Economic activity appears to be improving very gradually despite many uncertainties. Layoffs are less frequent, but few employers are hiring actively. Retail sales were held down in November by unseasonably mild weather, but most merchants contend that Christmas volume will be good, at least compared with last year's depressed level. Many manufacturing companies are continuing to reduce inventories, but others have completed adjustments, and retailers' stocks generally are on the low side. All goods and services are in amp1e supply and most markets are competitive, but prices of manufactured goods continue to rise. Various companies are reevaluating capital spending plans because of ample capacity and high costs of equipment and new construction. Developers of new residential subdivisions are active again after a long period of hibernation.

Retailers complained that warm weather during most of November held down sales of seasonal merchandise. Sales of nonseasonal items were also hurt because of the adverse effect of weather on customer "traffic." Colder weather and snow in recent weeks has had a salutary effect. A revival in sales in December could easily offset the November performance as it has so often in the past. Producers of appliances and television sets have been disappointed by the level of demand for their products. Retail inventories are generally low and could limit total Christmas volume because most buying commitments were made in October.

Sales of autos and small trucks are much improved from last year's depressed level but remain well below the rates of two or three years ago. Most auto industry analysts do not expect that new peaks in sales will be achieved until 1980 or later. Some analysts of markets for appliances and televisions hold similar views.

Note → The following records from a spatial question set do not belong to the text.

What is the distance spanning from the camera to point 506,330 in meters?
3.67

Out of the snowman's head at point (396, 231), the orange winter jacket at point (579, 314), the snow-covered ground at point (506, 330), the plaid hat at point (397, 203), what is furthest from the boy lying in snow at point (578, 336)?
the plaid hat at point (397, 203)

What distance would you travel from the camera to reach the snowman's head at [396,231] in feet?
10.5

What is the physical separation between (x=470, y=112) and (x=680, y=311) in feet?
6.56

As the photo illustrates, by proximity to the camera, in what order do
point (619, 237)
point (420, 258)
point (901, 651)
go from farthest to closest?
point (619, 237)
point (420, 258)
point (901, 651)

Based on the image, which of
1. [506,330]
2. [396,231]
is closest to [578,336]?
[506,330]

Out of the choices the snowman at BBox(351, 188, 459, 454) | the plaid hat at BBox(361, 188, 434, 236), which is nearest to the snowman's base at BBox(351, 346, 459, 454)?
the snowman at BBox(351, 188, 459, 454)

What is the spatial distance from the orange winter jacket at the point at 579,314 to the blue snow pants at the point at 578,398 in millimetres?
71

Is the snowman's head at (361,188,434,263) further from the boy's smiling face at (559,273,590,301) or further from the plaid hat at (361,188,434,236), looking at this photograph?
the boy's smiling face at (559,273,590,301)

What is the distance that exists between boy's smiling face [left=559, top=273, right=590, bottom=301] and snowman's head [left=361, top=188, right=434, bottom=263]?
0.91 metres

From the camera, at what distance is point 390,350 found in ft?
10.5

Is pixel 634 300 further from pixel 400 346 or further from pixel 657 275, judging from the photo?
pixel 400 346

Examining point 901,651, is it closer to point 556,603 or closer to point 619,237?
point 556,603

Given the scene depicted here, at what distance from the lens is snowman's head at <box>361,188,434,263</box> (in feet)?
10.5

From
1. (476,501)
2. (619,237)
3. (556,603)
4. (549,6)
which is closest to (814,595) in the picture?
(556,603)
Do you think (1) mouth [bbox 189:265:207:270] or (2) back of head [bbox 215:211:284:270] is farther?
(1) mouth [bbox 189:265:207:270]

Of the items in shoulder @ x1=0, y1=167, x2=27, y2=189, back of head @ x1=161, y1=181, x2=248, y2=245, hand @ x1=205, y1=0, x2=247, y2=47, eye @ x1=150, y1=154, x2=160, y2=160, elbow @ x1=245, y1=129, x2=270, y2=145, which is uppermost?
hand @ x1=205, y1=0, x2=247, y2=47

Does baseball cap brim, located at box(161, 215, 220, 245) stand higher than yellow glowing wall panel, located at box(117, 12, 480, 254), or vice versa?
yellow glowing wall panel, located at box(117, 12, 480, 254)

Sales of heavy trucks remain depressed despite a pronounced pickup in freight movements since last spring. The new brake systems required since March 1 are said to be holding down sales because of fears of malfunctions and resulting heavy damage suits.

Virtually all goods and services are readily available from suppliers. One exception is quality shoes and boots. No significant supply problems are anticipated for petroleum products. Gasoline prices weakened in early November, but part of the decline has since been restored. While markets for most goods are competitive compared with the period prior to the fall of 1974, most prices are holding up or rising further because of cost pressures resulting from boosts in wages and benefits, and rising costs for utilities, insurance, and other needs.

Fourth-quarter steel shipments will be the lowest for the year and somewhat below earlier expectations. Heavier steels for equipment have weakened further while demand for steel for consumer products has picked up. Some major projects to expand steel capacity have been halted or are being reevaluated. One steel company says its expansion program is going ahead full steam, but this statement appears to apply to projects already started.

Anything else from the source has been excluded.